§ **YOUR GOAL**: Summarize the film review below in two sentences.

§ **EXERCISE PASSAGE**:
——
Peter has hooked up a spy-cam to his glasses to film the proceedings — like when Maggie tells the new recruits her story about being a time traveler from the future. But as the film moves along, it focuses ever more intently on the question of whether Maggie really believes her own story or has ulterior motives. Those questions just aren’t good enough, nor are the plot twists unusual enough to keep us guessing.

Directed by Zal Batmanglij, who also co-wrote the script with actor Marling, this film sustains your attention even through scenes that seem either odd (like when the germaphobic shut-in Maggie, who eats only foods grown in her own hydroponic growhouse, nevertheless opens a window and lights up a cigarette) or stereotyped (when one of the cult’s henchwomen whisks Lorna off to a woodsy area to teach her how to fire a gun — a scene we’ve seen in what, three or four recent films?).

Not to mention my biggest disappointment: the filmmakers only used the “sound of my voice” theme sloppily, dropped in absent-mindedly, rather than plumbed for more. What is it about the voices of these cult leaders, their ability to put concepts together for their adherents, to insinuate themselves like earworms into the brains of eager followers? That’s interesting. This film doesn’t touch the topic, nor does it convince me that Maggie’s voice or sentences will haunt me later. If they could create a movie poster as vivid and enticing as this one, I argue, surely they could have spent more time on the script.

As you can see, I walked out feeling frustrated — partly because the overall vision for this quasi-sci-fi film was ultimately so muddled by its emphasis on style and creepy anticipation; and partly because the final big plot twist makes the entire film look more like a 45-minute long X-Files episode rather than a smart, well-plotted full-length feature. So as much as I’d like to see writer/actor Marling as part of a new wave of women filmmakers, I’m going to table my enthusiasm for now … and at the risk of sounding bossy, suggest that she throw herself more completely into articulating a vision for a film before racing into production.
——
§ **THE DATA**:
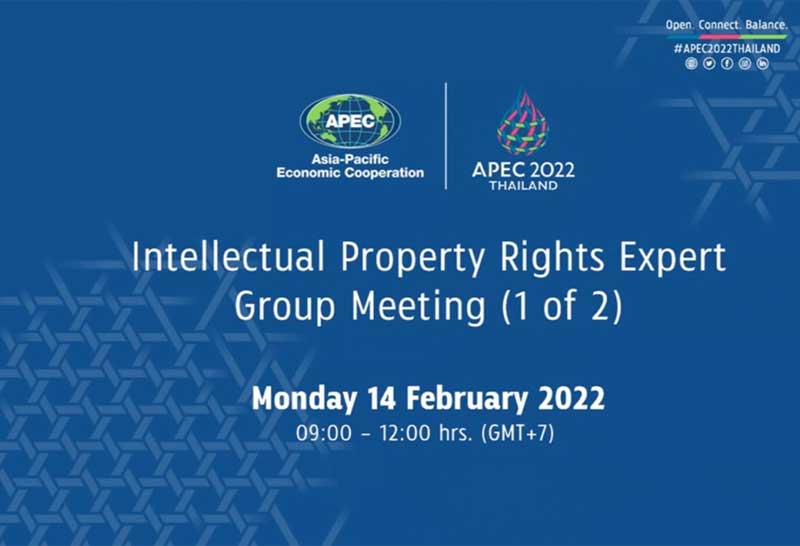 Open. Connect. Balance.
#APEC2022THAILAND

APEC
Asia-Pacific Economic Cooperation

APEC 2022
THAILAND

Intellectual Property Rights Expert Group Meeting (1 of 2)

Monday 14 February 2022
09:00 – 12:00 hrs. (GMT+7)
——
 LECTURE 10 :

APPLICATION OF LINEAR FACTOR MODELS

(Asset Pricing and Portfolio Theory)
——
§ **TASK RESPONSE**: The film, directed by Zal Batmanglij and co-written with Marling, holds attention even through odd or stereotyped scenes. However, its question of whether Maggie believes her time-traveler story isn't strong enough, and the reviewer left frustrated by the careless use of the "sound of my voice" theme, a vision muddled by style and creepy anticipation, and a final twist that makes it resemble an X-Files episode, urging Marling to shape a clearer vision before racing into production.